● **WHAT THE TASK REQUIRES**: Leave the pictures behind and reproduce every line of the listing exactly.

● **PROVIDED DATA**:
==*==
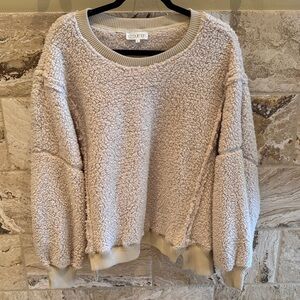 Creamon ecru sweater size Sm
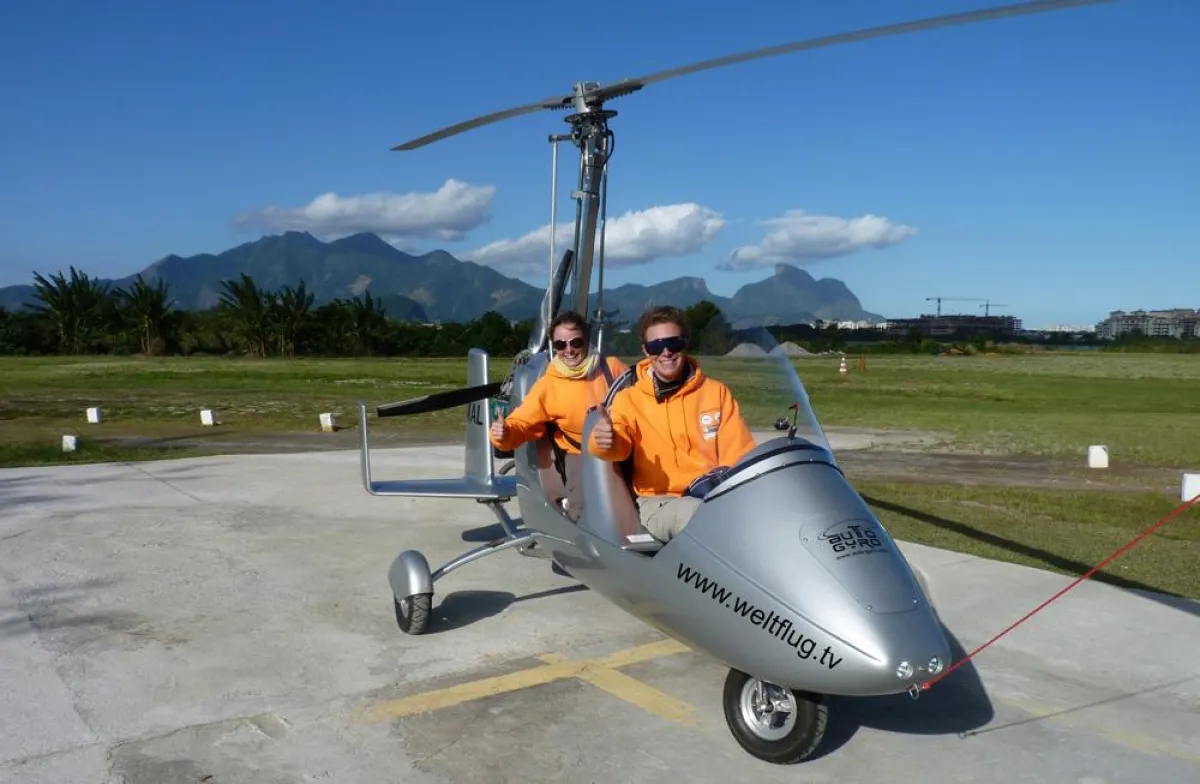 Weltflug erfolgreich abgeschlossen, hier bei Rio de Janeiro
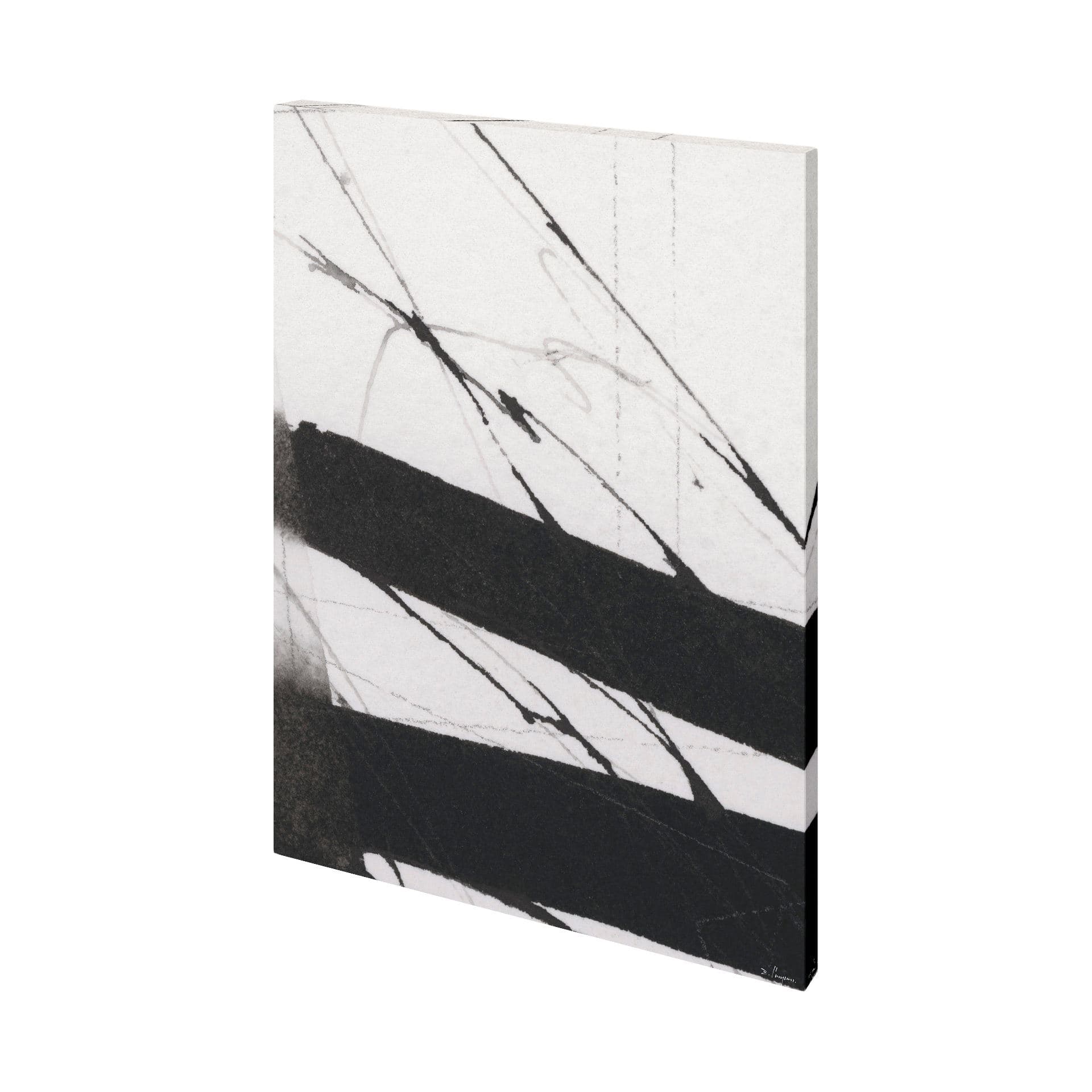 Directions I(Set 6) by Mercana Studio a Hand Embellished Textured Canvas — product photograph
==*==
● **SOLUTION TO THIS TASK**:
 Creamon ecru sweater size Sm
 Weltflug erfolgreich abgeschlossen, hier bei Rio de Janeiro
 Directions I(Set 6) by Mercana Studio a Hand Embellished Textured Canvas — product photograph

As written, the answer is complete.